### Problem statement
Extract the text of each item below character for character, and leave the pictures out of your answer.

Brief text snippets from websites:
________________________________________
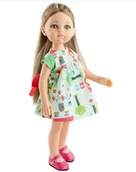 Lalki dla dziewczynek - Lalka hiszpańska Elvi 32 cm Paola Reina - miniaturka - grafika 1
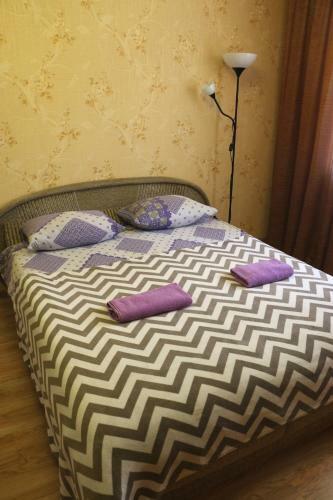 Apartment On 2nd Metallistov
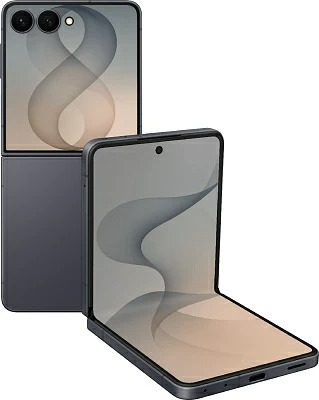 SMARTPHONE SM-F776 GALAXY Z FLIP 8 5G 12GB/512GB GRAPHITE SAMSUNG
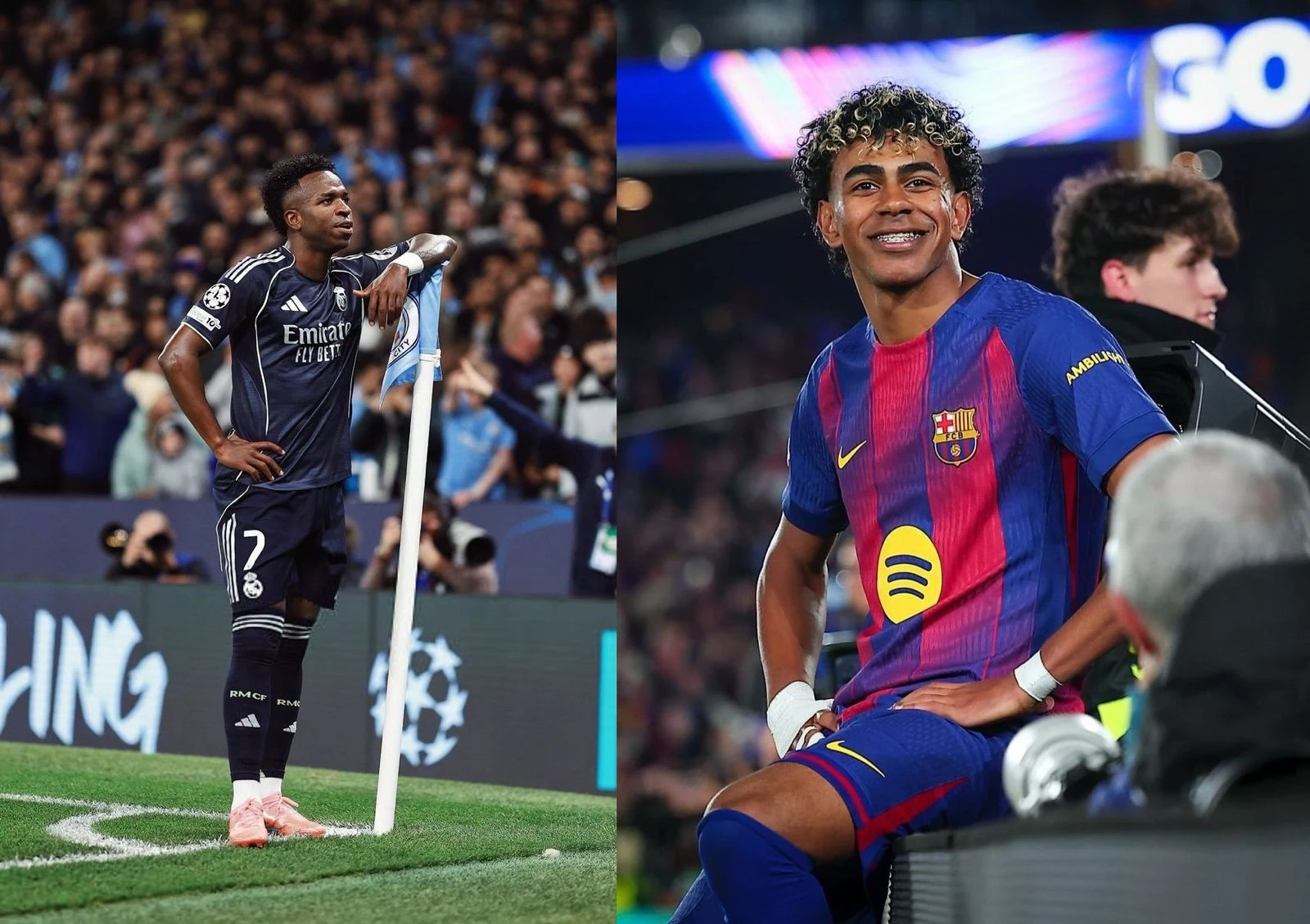 Real Madrid i Barcelona su najpopularniji klubovi na svijetu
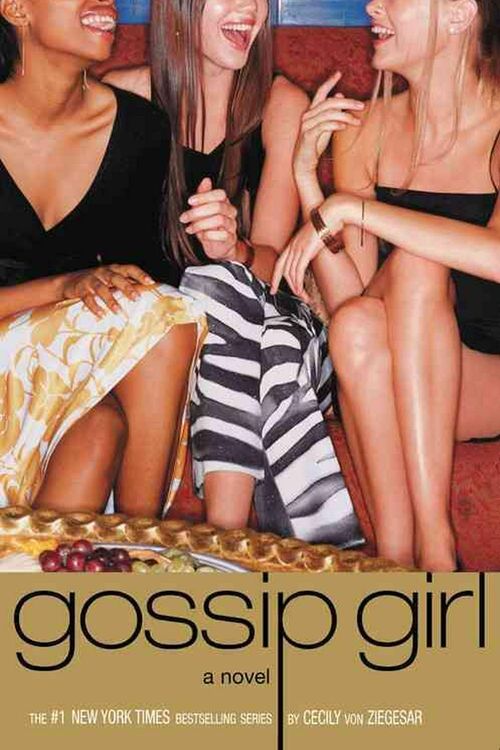 Cover Art for 9780316910330, Gossip Girl by Belinda Ballantine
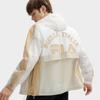 Новые куртки FILA ORIGINALE Мужские Облачно-белые F11M429701FWT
________________________________________
### Output for this exercise
 Lalki dla dziewczynek - Lalka hiszpańska Elvi 32 cm Paola Reina - miniaturka - grafika 1
 Apartment On 2nd Metallistov
 SMARTPHONE SM-F776 GALAXY Z FLIP 8 5G 12GB/512GB GRAPHITE SAMSUNG
 Real Madrid i Barcelona su najpopularniji klubovi na svijetu
 Cover Art for 9780316910330, Gossip Girl by Belinda Ballantine
 Новые куртки FILA ORIGINALE Мужские Облачно-белые F11M429701FWT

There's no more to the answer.